**Task goal**. Output all of the entries exactly as written.

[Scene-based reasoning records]
-- BEGIN --
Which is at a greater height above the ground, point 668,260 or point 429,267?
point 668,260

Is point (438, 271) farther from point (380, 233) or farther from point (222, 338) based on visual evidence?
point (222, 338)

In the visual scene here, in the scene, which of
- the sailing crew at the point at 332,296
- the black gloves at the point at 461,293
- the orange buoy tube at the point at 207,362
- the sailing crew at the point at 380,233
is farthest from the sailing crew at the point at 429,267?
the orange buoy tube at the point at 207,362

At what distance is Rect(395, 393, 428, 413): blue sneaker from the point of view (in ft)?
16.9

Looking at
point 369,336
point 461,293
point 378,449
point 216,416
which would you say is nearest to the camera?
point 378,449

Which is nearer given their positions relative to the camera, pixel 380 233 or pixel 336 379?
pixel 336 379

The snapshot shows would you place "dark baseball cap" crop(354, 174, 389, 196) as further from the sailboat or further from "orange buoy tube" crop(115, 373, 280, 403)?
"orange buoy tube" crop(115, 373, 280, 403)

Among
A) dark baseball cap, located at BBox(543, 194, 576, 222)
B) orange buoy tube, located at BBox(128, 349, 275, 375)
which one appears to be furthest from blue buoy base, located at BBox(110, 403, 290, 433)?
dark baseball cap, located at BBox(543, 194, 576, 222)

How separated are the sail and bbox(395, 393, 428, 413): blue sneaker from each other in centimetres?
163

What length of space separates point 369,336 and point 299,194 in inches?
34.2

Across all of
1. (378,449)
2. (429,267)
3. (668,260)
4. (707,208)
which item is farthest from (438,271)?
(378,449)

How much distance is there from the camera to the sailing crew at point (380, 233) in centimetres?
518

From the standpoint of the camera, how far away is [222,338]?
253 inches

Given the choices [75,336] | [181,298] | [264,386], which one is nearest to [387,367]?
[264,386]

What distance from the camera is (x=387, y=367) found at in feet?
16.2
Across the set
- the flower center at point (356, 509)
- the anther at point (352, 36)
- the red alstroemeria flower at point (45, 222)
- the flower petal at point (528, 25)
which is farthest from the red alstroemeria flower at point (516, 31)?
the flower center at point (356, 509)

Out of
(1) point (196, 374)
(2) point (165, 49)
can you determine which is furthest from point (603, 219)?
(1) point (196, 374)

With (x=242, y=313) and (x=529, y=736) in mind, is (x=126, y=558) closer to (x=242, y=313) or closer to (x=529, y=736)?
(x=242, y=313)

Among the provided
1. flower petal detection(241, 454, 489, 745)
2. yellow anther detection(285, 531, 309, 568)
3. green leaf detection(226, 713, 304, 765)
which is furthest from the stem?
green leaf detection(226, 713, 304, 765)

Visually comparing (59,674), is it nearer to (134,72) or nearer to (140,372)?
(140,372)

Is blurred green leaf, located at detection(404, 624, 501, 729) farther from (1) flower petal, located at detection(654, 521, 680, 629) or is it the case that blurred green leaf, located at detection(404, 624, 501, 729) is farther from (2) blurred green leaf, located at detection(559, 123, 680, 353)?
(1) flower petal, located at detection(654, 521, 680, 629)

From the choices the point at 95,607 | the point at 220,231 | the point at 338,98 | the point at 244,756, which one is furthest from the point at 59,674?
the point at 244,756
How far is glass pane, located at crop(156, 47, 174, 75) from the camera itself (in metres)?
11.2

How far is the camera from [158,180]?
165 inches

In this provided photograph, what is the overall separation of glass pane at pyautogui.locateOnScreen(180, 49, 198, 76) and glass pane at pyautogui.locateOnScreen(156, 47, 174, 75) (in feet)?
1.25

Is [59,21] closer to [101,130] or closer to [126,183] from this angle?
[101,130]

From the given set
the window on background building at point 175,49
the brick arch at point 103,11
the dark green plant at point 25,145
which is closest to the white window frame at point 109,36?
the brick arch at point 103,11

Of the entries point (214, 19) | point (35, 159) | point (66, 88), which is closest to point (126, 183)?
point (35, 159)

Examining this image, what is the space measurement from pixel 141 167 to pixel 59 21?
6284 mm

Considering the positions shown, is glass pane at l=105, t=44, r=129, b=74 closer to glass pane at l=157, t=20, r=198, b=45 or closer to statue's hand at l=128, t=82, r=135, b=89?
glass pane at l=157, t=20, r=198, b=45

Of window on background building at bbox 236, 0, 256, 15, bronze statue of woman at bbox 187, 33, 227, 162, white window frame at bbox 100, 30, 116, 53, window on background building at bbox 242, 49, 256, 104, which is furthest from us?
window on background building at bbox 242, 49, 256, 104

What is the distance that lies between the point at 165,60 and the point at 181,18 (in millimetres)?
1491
-- END --
**Task response**.
Which is at a greater height above the ground, point 668,260 or point 429,267?
point 668,260

Is point (438, 271) farther from point (380, 233) or farther from point (222, 338) based on visual evidence?
point (222, 338)

In the visual scene here, in the scene, which of
- the sailing crew at the point at 332,296
- the black gloves at the point at 461,293
- the orange buoy tube at the point at 207,362
- the sailing crew at the point at 380,233
is farthest from the sailing crew at the point at 429,267?
the orange buoy tube at the point at 207,362

At what distance is Rect(395, 393, 428, 413): blue sneaker from the point of view (in ft)?
16.9

Looking at
point 369,336
point 461,293
point 378,449
point 216,416
which would you say is nearest to the camera?
point 378,449

Which is nearer given their positions relative to the camera, pixel 380 233 or pixel 336 379?
pixel 336 379

The snapshot shows would you place "dark baseball cap" crop(354, 174, 389, 196) as further from the sailboat or further from "orange buoy tube" crop(115, 373, 280, 403)?
"orange buoy tube" crop(115, 373, 280, 403)

Among
A) dark baseball cap, located at BBox(543, 194, 576, 222)
B) orange buoy tube, located at BBox(128, 349, 275, 375)
which one appears to be furthest from blue buoy base, located at BBox(110, 403, 290, 433)?
dark baseball cap, located at BBox(543, 194, 576, 222)

How separated are the sail and bbox(395, 393, 428, 413): blue sneaker from each other in centimetres?
163

What length of space separates point 369,336 and point 299,194 in inches?
34.2

Across all of
1. (378,449)
2. (429,267)
3. (668,260)
4. (707,208)
which item is farthest from (438,271)?
(378,449)

How much distance is there from the camera to the sailing crew at point (380, 233) in centimetres?
518

From the standpoint of the camera, how far away is [222,338]?
253 inches

Given the choices [75,336] | [181,298] | [264,386], which one is nearest to [387,367]?
[264,386]

What distance from the camera is (x=387, y=367) found at in feet?
16.2
Across the set
- the flower center at point (356, 509)
- the anther at point (352, 36)
- the red alstroemeria flower at point (45, 222)
- the flower petal at point (528, 25)
which is farthest from the red alstroemeria flower at point (516, 31)?
the flower center at point (356, 509)

Out of
(1) point (196, 374)
(2) point (165, 49)
can you determine which is furthest from point (603, 219)?
(1) point (196, 374)

With (x=242, y=313) and (x=529, y=736) in mind, is (x=126, y=558) closer to (x=242, y=313) or closer to (x=529, y=736)?
(x=242, y=313)

Among the provided
1. flower petal detection(241, 454, 489, 745)
2. yellow anther detection(285, 531, 309, 568)
3. green leaf detection(226, 713, 304, 765)
which is furthest from the stem?
green leaf detection(226, 713, 304, 765)

Visually comparing (59,674), is it nearer to (134,72) or nearer to (140,372)?
(140,372)

Is blurred green leaf, located at detection(404, 624, 501, 729) farther from (1) flower petal, located at detection(654, 521, 680, 629) or is it the case that blurred green leaf, located at detection(404, 624, 501, 729) is farther from (2) blurred green leaf, located at detection(559, 123, 680, 353)?
(1) flower petal, located at detection(654, 521, 680, 629)

From the choices the point at 95,607 | the point at 220,231 | the point at 338,98 | the point at 244,756, which one is furthest from the point at 59,674?
the point at 244,756
How far is glass pane, located at crop(156, 47, 174, 75) from the camera itself (in metres)?
11.2

How far is the camera from [158,180]?
165 inches

In this provided photograph, what is the overall separation of glass pane at pyautogui.locateOnScreen(180, 49, 198, 76) and glass pane at pyautogui.locateOnScreen(156, 47, 174, 75) (in feet)?
1.25

Is [59,21] closer to [101,130] or closer to [126,183] from this angle?
[101,130]

From the given set
the window on background building at point 175,49
the brick arch at point 103,11
the dark green plant at point 25,145
which is closest to the white window frame at point 109,36?
the brick arch at point 103,11

Of the entries point (214, 19) | point (35, 159) | point (66, 88), which is closest to point (126, 183)?
point (35, 159)

Examining this image, what is the space measurement from pixel 141 167 to pixel 59 21?
6284 mm

Considering the positions shown, is glass pane at l=105, t=44, r=129, b=74 closer to glass pane at l=157, t=20, r=198, b=45 or closer to statue's hand at l=128, t=82, r=135, b=89?
glass pane at l=157, t=20, r=198, b=45

Of window on background building at bbox 236, 0, 256, 15, bronze statue of woman at bbox 187, 33, 227, 162, white window frame at bbox 100, 30, 116, 53, window on background building at bbox 242, 49, 256, 104, which is furthest from us?
window on background building at bbox 242, 49, 256, 104

What is the distance that lies between the point at 165,60 and the point at 181,18 (in millimetres)?
1491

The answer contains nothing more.